(Aim of the task): Reproduce every line of the data below without changing anything.

(Material):
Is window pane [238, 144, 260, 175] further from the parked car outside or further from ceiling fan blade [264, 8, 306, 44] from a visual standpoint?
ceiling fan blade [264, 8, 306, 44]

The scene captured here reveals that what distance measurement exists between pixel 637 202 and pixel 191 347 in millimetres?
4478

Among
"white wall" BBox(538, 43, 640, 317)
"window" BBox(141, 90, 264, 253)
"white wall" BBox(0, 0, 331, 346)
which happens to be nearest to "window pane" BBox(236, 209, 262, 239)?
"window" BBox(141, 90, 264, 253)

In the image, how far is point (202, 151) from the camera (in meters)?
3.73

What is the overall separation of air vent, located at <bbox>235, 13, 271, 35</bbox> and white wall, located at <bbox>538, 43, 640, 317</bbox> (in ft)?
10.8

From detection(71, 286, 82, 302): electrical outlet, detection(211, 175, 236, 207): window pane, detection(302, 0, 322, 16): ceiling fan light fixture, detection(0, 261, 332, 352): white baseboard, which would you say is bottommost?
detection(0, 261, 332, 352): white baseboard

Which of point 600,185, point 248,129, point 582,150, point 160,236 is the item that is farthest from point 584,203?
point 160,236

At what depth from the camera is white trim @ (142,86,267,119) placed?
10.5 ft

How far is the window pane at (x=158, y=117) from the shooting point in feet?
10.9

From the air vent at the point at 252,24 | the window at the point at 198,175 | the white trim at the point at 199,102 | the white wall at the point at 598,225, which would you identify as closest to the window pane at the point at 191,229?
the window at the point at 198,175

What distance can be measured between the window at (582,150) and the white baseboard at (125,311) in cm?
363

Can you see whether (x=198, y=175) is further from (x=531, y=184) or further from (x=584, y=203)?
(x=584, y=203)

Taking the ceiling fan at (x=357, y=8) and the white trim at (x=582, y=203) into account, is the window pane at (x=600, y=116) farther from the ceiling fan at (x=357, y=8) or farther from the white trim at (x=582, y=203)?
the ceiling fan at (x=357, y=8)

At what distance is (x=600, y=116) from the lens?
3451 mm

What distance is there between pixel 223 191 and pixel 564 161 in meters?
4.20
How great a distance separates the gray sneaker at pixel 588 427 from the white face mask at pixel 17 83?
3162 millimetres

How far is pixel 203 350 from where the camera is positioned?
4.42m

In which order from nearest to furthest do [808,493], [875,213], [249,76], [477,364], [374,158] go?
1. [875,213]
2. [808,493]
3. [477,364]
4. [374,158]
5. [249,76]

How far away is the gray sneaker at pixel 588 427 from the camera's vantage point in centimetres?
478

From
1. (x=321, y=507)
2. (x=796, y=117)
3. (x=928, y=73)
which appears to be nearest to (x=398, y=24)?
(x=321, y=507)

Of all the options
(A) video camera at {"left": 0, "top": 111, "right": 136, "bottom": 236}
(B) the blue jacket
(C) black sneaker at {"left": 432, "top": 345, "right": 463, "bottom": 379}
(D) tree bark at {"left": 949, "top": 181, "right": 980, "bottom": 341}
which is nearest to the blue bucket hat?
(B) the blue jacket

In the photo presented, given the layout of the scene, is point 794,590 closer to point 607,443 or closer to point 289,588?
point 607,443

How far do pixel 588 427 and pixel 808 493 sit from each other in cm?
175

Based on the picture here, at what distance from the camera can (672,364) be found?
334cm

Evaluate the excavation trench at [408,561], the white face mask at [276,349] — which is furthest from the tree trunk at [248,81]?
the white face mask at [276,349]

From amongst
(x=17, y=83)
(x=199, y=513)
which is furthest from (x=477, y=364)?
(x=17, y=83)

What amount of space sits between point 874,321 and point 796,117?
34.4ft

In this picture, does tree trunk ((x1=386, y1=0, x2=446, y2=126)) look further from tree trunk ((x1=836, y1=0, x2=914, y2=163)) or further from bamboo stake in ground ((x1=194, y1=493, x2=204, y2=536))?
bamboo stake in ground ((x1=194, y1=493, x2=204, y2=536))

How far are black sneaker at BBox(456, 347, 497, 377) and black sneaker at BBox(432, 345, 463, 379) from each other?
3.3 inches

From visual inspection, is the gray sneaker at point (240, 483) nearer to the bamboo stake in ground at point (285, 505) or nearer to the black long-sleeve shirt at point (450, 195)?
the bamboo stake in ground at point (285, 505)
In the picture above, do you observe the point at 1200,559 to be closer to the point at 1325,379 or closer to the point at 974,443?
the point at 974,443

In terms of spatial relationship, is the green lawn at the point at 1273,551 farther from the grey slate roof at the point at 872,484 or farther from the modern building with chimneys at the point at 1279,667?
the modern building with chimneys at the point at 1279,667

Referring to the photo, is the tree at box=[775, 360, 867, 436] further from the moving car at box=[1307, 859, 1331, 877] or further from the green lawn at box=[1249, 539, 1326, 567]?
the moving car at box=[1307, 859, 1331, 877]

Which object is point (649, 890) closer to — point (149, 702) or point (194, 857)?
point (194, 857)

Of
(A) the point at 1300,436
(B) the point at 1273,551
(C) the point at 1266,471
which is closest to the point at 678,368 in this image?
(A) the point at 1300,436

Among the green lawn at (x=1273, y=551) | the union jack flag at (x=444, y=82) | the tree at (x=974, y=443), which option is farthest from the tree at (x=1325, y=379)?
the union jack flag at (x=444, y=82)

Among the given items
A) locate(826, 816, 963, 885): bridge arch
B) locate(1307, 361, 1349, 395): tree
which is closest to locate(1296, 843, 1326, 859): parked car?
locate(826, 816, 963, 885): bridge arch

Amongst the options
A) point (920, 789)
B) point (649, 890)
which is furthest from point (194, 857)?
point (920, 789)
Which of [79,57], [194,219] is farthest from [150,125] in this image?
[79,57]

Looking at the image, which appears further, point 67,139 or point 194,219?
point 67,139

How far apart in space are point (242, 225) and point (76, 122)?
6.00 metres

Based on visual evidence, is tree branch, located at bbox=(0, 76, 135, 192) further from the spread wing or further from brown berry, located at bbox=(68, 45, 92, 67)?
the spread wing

(Answer to the exercise):
Is window pane [238, 144, 260, 175] further from the parked car outside or further from ceiling fan blade [264, 8, 306, 44] from a visual standpoint?
ceiling fan blade [264, 8, 306, 44]

The scene captured here reveals that what distance measurement exists between pixel 637 202 and pixel 191 347 in millimetres?
4478

Among
"white wall" BBox(538, 43, 640, 317)
"window" BBox(141, 90, 264, 253)
"white wall" BBox(0, 0, 331, 346)
which happens to be nearest to "window pane" BBox(236, 209, 262, 239)?
"window" BBox(141, 90, 264, 253)

In the image, how far is point (202, 151) from the camera (in meters)?
3.73

What is the overall separation of air vent, located at <bbox>235, 13, 271, 35</bbox> and white wall, located at <bbox>538, 43, 640, 317</bbox> (in ft)?
10.8

From detection(71, 286, 82, 302): electrical outlet, detection(211, 175, 236, 207): window pane, detection(302, 0, 322, 16): ceiling fan light fixture, detection(0, 261, 332, 352): white baseboard, which would you say is bottommost?
detection(0, 261, 332, 352): white baseboard

Which of point 600,185, point 248,129, point 582,150, point 160,236 is the item that is farthest from point 584,203?
point 160,236

At what depth from the camera is white trim @ (142,86,267,119) placed?
10.5 ft

How far is the window pane at (x=158, y=117) from the shooting point in feet?
10.9

From the air vent at the point at 252,24 | the window at the point at 198,175 | the white trim at the point at 199,102 | the white wall at the point at 598,225, which would you identify as closest to the window pane at the point at 191,229?
the window at the point at 198,175

What distance can be measured between the window at (582,150) and the white baseboard at (125,311) in cm?
363

Can you see whether (x=198, y=175) is further from (x=531, y=184) or further from (x=584, y=203)?
(x=584, y=203)

Taking the ceiling fan at (x=357, y=8) and the white trim at (x=582, y=203) into account, is the window pane at (x=600, y=116) farther from the ceiling fan at (x=357, y=8) or farther from the white trim at (x=582, y=203)?
the ceiling fan at (x=357, y=8)

At what distance is (x=600, y=116) from the lens?
3451 mm

What distance is there between pixel 223 191 and pixel 564 161 in meters?
4.20
How great a distance separates the gray sneaker at pixel 588 427 from the white face mask at pixel 17 83?
3162 millimetres

How far is pixel 203 350 from where the camera is positioned?
4.42m

In which order from nearest to furthest do [808,493], [875,213], [249,76], [477,364], [374,158] go?
1. [875,213]
2. [808,493]
3. [477,364]
4. [374,158]
5. [249,76]

How far away is the gray sneaker at pixel 588 427 from the camera's vantage point in centimetres?
478

From
1. (x=321, y=507)
2. (x=796, y=117)
3. (x=928, y=73)
which appears to be nearest to (x=398, y=24)?
(x=321, y=507)

Of all the options
(A) video camera at {"left": 0, "top": 111, "right": 136, "bottom": 236}
(B) the blue jacket
(C) black sneaker at {"left": 432, "top": 345, "right": 463, "bottom": 379}
(D) tree bark at {"left": 949, "top": 181, "right": 980, "bottom": 341}
which is nearest to the blue bucket hat?
(B) the blue jacket

In the photo presented, given the layout of the scene, is point 794,590 closer to point 607,443 or closer to point 289,588?
point 607,443

How far do pixel 588 427 and pixel 808 493 sit from each other in cm?
175

Based on the picture here, at what distance from the camera can (672,364) be found?
334cm

Evaluate the excavation trench at [408,561], the white face mask at [276,349] — which is furthest from the tree trunk at [248,81]?
the white face mask at [276,349]

From amongst
(x=17, y=83)
(x=199, y=513)
which is furthest from (x=477, y=364)?
(x=17, y=83)

What amount of space sits between point 874,321 and point 796,117?
34.4ft

In this picture, does tree trunk ((x1=386, y1=0, x2=446, y2=126)) look further from tree trunk ((x1=836, y1=0, x2=914, y2=163)) or further from bamboo stake in ground ((x1=194, y1=493, x2=204, y2=536))?
bamboo stake in ground ((x1=194, y1=493, x2=204, y2=536))

How far are black sneaker at BBox(456, 347, 497, 377) and black sneaker at BBox(432, 345, 463, 379) from each other?
3.3 inches

From visual inspection, is the gray sneaker at point (240, 483) nearer to the bamboo stake in ground at point (285, 505) or nearer to the black long-sleeve shirt at point (450, 195)?
the bamboo stake in ground at point (285, 505)
In the picture above, do you observe the point at 1200,559 to be closer to the point at 1325,379 or closer to the point at 974,443?
the point at 974,443

In terms of spatial relationship, is the green lawn at the point at 1273,551 farther from the grey slate roof at the point at 872,484 or farther from the modern building with chimneys at the point at 1279,667?
the modern building with chimneys at the point at 1279,667

Referring to the photo, is the tree at box=[775, 360, 867, 436] further from the moving car at box=[1307, 859, 1331, 877] or further from the green lawn at box=[1249, 539, 1326, 567]?
the moving car at box=[1307, 859, 1331, 877]

Which object is point (649, 890) closer to — point (149, 702) or point (194, 857)?
point (194, 857)

Of
(A) the point at 1300,436
(B) the point at 1273,551
(C) the point at 1266,471
which is closest to the point at 678,368 in this image?
(A) the point at 1300,436

Among the green lawn at (x=1273, y=551) | the union jack flag at (x=444, y=82) | the tree at (x=974, y=443), which option is farthest from the tree at (x=1325, y=379)?
the union jack flag at (x=444, y=82)

Among the given items
A) locate(826, 816, 963, 885): bridge arch
B) locate(1307, 361, 1349, 395): tree
which is closest to locate(1296, 843, 1326, 859): parked car?
locate(826, 816, 963, 885): bridge arch

Amongst the options
A) point (920, 789)
B) point (649, 890)
which is furthest from point (194, 857)?
point (920, 789)
Which of [79,57], [194,219] is farthest from [150,125] in this image?
[79,57]

Looking at the image, which appears further, point 67,139 or point 194,219?
point 67,139

How far apart in space are point (242, 225) and point (76, 122)?
6.00 metres

Based on visual evidence, is tree branch, located at bbox=(0, 76, 135, 192) further from the spread wing or further from brown berry, located at bbox=(68, 45, 92, 67)?
the spread wing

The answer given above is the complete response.